The geometric planning software makes extensive use of libigl (Jacobson et al. 2018) for mesh processing, PCL for point cloud operations (Rusu and Cousins 2011), and openframeworks (Lieberman et al. 2005) for visuals (Fig. 6).
Grasp and placement execution
The goal of the grasp pose planning is to find viable grasping configurations that allow the excavator to pick a desired stone and place it at the planned location without collisions with the existing wall (Fig. 7e). A grasp configuration is defined as 6-DoF pose of the excavator’s gripper, where contact with the desired stone can be performed. To find a viable grasp configuration that respects the collision constraints, we sample a large amount of grasp hypotheses on the stone of interest in the map point cloud. Those grasp hypotheses are validated for collisions by intersecting a polyhedral gripper model with the map cloud and searching for inliers. Note that both the grasp configuration and the corresponding placement configuration must be verified to be without collisions (Fig. 7d, f). Due to occlusions, the map point cloud may contain holes that can result in undetected collisions. To prevent these situations, the map point cloud is augmented with point clouds generated from the meshes of already localized objects (Fig. 7g). After ruling out colliding configurations, the remaining grasp poses are evaluated for force closure and scored by task-specific criteria (alignment to ground, grasp encompassment, and distance to stone CoM) to obtain the final grasp.
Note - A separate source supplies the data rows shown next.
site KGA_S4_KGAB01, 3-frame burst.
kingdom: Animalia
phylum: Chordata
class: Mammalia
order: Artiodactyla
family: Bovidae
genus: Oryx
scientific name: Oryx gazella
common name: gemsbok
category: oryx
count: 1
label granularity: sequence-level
A motion planner is used to generate a spline trajectory for reaching the desired grasp pose and for moving from the grasp pose to the placement pose (Fig. 7c). The approach direction during placement is chosen by raycasting to provide the largest margin to obstacles. Figure 7 shows the spline trajectory (c, blue) for moving the grasped stone from the ground to its desired placement pose (e, red). Each time a stone is grasped or released, its pose with respect to the map or end effector is updated with an ICP refinement step using its previous location as the initial guess (Sect. 3.2).